## Task brief
Can you copy the rows below word for word, starting at the line that contains "From where the camera" and ending at the line that contains "the colorful flag at point 96,144 →", with both of those lines included?

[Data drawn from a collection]
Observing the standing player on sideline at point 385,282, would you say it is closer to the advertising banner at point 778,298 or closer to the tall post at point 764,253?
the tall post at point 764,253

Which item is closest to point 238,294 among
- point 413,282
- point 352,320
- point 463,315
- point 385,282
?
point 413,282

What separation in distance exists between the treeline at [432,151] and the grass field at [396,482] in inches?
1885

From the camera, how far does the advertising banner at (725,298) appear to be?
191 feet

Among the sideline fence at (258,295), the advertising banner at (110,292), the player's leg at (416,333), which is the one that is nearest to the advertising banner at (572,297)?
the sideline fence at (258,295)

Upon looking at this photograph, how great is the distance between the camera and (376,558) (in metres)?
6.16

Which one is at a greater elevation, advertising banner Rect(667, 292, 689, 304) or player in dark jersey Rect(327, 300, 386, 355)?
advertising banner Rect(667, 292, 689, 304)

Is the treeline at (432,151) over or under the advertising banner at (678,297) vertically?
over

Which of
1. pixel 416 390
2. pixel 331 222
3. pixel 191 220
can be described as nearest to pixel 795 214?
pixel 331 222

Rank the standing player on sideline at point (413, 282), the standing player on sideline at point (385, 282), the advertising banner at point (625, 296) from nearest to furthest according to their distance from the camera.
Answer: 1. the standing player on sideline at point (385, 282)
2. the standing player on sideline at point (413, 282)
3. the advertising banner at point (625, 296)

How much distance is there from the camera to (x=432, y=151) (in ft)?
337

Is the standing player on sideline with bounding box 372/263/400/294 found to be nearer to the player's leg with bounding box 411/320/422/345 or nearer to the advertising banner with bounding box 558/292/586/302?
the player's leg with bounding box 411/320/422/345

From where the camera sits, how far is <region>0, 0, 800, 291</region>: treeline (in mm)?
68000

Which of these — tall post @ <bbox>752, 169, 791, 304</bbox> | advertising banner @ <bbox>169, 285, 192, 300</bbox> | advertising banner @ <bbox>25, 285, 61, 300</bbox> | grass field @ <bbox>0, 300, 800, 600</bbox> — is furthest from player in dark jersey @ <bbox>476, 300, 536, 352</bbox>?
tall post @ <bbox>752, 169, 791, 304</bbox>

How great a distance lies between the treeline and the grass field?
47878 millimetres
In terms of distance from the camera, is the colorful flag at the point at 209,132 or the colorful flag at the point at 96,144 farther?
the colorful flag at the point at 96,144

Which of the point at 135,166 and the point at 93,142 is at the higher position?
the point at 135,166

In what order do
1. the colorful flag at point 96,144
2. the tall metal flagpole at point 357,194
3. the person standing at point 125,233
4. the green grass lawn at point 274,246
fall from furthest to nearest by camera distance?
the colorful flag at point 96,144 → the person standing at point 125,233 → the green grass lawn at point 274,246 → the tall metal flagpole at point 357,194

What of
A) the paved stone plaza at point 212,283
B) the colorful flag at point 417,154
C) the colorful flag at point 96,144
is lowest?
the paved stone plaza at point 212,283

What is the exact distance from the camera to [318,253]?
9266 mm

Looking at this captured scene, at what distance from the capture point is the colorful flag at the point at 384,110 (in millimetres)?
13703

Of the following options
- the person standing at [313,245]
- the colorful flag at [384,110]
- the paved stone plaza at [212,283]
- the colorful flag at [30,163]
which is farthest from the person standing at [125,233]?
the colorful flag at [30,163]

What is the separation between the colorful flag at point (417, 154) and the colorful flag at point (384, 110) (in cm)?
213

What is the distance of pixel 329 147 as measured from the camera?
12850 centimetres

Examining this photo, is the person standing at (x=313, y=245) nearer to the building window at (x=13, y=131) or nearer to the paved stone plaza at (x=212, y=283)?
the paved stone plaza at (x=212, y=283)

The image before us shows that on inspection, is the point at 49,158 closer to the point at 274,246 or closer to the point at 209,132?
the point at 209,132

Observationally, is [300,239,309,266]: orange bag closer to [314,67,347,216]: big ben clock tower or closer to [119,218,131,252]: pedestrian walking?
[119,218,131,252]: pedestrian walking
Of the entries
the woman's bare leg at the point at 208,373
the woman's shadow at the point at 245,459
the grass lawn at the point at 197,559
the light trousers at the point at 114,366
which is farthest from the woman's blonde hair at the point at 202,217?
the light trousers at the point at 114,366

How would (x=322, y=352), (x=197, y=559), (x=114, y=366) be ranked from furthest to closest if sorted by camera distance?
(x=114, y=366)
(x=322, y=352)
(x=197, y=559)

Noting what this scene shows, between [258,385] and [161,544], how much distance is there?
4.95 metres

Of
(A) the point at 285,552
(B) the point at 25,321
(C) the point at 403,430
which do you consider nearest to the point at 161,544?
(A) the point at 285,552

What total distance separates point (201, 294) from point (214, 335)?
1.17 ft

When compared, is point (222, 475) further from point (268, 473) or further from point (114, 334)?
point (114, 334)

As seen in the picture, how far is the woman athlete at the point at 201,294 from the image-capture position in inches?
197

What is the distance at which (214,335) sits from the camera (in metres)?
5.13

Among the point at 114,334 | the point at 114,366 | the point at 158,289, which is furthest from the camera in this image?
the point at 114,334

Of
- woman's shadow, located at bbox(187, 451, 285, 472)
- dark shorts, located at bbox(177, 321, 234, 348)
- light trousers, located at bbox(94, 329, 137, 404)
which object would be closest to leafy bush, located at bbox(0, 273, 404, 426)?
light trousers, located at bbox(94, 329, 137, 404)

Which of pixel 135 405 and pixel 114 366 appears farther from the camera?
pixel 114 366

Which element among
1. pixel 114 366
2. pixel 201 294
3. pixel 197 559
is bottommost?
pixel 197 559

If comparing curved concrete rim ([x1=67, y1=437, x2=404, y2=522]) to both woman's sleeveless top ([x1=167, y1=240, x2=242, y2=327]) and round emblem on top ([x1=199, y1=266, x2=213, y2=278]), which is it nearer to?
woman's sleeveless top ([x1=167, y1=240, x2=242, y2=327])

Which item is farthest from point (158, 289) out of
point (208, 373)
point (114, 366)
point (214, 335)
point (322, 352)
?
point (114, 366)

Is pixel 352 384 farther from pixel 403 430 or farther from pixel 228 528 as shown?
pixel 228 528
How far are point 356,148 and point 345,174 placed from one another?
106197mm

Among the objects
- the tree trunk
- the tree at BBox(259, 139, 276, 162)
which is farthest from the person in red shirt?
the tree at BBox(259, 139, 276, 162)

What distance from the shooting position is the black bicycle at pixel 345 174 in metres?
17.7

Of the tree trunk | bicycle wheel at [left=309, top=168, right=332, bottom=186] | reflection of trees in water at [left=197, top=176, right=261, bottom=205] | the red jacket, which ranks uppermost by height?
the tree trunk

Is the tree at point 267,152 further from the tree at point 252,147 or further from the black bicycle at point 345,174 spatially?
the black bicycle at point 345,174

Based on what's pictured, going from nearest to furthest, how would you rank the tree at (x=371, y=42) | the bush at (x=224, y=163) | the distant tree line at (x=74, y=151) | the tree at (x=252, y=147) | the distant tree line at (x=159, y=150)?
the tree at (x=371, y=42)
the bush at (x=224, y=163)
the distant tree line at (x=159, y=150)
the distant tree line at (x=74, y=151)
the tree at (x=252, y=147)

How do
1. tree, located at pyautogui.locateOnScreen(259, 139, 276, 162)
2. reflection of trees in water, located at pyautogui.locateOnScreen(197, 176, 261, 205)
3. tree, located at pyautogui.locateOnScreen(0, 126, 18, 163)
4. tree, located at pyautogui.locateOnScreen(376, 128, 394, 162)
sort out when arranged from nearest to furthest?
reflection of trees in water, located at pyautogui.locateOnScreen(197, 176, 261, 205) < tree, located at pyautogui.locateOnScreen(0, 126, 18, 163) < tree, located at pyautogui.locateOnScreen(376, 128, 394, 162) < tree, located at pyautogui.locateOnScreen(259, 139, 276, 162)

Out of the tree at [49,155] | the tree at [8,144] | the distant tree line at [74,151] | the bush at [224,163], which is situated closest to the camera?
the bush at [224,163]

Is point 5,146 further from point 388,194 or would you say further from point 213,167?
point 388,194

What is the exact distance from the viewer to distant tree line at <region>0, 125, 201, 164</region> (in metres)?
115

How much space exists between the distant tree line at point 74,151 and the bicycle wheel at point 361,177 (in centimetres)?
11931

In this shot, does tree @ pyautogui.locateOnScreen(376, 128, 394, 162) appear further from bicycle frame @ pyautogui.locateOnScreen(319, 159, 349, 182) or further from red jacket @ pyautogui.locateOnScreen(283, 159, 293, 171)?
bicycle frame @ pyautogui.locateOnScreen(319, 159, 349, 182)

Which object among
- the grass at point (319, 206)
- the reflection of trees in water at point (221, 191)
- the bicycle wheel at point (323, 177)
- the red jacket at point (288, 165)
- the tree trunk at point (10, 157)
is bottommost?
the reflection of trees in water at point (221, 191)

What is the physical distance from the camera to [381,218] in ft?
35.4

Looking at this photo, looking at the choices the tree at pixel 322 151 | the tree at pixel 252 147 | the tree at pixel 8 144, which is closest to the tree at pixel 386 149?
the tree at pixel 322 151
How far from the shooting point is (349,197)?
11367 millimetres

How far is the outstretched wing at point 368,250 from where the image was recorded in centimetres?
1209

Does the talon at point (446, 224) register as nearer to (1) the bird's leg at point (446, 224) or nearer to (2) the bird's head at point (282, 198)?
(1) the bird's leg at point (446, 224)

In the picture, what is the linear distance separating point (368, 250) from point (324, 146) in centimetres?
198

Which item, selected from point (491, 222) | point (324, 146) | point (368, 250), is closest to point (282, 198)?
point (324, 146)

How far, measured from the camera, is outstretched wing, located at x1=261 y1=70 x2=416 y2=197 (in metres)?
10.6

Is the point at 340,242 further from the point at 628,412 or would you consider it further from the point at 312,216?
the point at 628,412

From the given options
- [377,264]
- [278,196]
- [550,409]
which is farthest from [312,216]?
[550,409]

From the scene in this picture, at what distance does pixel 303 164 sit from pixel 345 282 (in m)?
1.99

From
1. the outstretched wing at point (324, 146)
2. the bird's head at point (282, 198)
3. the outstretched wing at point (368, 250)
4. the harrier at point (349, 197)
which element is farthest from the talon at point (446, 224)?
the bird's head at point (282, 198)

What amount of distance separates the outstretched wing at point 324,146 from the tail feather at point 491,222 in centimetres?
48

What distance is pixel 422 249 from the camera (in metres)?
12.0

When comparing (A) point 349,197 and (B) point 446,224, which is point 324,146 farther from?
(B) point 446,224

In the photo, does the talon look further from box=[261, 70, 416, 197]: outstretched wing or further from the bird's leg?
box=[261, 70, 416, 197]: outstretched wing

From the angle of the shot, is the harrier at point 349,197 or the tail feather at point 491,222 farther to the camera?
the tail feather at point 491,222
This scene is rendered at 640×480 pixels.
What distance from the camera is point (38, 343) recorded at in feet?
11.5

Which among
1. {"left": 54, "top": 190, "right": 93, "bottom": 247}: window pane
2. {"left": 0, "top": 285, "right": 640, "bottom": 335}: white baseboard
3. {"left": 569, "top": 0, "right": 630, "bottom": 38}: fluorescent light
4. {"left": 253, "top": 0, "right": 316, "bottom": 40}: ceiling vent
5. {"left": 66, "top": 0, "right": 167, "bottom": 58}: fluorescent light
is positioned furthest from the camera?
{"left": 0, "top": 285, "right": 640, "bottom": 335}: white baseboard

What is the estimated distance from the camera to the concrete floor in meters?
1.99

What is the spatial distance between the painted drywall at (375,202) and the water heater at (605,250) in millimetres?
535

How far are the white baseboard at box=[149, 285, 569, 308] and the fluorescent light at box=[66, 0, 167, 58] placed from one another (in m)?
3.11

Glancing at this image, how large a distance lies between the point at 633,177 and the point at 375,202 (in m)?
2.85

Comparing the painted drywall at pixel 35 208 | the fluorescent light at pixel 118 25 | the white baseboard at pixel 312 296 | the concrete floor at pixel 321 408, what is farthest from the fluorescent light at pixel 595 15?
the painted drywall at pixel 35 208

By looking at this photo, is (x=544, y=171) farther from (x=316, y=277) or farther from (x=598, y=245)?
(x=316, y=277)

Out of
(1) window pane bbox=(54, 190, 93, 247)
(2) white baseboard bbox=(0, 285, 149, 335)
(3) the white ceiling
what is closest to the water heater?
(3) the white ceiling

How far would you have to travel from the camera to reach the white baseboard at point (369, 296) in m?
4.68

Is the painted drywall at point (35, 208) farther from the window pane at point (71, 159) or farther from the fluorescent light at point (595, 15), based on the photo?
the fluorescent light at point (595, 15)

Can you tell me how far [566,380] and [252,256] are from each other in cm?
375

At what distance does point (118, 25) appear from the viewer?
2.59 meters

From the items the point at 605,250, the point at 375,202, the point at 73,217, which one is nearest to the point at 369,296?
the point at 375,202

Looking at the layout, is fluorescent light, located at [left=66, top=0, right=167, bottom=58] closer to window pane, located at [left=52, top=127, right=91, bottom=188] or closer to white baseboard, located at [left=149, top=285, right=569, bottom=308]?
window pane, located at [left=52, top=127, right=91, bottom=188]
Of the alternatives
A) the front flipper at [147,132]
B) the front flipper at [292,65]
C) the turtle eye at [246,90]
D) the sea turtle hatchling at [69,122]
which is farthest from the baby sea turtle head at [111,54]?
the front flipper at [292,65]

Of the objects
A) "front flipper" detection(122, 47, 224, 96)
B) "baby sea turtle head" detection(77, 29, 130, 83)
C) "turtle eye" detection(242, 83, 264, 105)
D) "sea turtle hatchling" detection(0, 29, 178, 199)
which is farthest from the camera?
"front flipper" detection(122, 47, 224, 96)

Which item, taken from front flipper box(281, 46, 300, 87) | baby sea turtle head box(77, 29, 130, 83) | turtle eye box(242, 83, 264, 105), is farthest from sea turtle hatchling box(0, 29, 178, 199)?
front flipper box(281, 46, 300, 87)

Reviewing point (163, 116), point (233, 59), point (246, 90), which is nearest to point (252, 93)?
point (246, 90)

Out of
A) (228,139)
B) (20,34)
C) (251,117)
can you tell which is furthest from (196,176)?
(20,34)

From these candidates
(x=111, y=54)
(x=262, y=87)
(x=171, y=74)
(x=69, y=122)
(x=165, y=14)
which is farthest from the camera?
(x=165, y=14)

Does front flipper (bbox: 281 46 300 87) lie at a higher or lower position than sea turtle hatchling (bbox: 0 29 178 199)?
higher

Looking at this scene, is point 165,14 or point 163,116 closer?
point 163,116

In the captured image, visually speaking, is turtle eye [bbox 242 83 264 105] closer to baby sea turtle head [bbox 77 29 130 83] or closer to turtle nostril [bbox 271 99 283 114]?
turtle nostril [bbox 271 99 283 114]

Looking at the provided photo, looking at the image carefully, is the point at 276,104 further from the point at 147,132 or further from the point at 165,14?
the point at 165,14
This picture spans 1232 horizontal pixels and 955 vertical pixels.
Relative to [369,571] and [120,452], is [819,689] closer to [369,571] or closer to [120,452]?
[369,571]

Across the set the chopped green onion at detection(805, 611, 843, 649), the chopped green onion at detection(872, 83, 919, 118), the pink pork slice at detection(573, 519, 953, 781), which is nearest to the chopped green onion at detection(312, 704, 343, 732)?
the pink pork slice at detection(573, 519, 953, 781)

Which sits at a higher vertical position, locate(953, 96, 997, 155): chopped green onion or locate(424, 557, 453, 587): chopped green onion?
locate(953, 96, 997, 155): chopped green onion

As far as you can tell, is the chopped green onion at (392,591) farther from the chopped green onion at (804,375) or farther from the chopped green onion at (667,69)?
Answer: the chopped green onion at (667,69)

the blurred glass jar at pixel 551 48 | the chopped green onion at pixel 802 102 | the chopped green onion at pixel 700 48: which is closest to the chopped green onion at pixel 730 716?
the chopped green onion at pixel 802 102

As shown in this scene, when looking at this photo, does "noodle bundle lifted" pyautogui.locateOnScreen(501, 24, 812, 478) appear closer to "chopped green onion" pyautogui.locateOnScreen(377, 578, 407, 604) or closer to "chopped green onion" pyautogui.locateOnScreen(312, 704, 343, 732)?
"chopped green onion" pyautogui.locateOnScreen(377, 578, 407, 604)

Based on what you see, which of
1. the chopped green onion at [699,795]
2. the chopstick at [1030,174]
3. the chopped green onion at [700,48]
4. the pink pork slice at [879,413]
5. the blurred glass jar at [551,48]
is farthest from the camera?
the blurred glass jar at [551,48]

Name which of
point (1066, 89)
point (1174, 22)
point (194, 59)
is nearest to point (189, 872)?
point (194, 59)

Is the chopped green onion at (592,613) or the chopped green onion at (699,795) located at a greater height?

## Exercise answer
From where the camera sits, how far is <region>0, 0, 800, 291</region>: treeline (in mm)?
68000

Which of these — tall post @ <bbox>752, 169, 791, 304</bbox> | advertising banner @ <bbox>169, 285, 192, 300</bbox> | advertising banner @ <bbox>25, 285, 61, 300</bbox> | grass field @ <bbox>0, 300, 800, 600</bbox> — is furthest from player in dark jersey @ <bbox>476, 300, 536, 352</bbox>?
tall post @ <bbox>752, 169, 791, 304</bbox>

How great a distance lies between the treeline and the grass field?
47878 millimetres
In terms of distance from the camera, is the colorful flag at the point at 209,132 or the colorful flag at the point at 96,144 farther?
the colorful flag at the point at 96,144

Which of the point at 135,166 and the point at 93,142 is at the higher position?
the point at 135,166

In what order do
1. the colorful flag at point 96,144
2. the tall metal flagpole at point 357,194
3. the person standing at point 125,233
4. the green grass lawn at point 274,246
fall from furthest to nearest by camera distance?
the colorful flag at point 96,144 → the person standing at point 125,233 → the green grass lawn at point 274,246 → the tall metal flagpole at point 357,194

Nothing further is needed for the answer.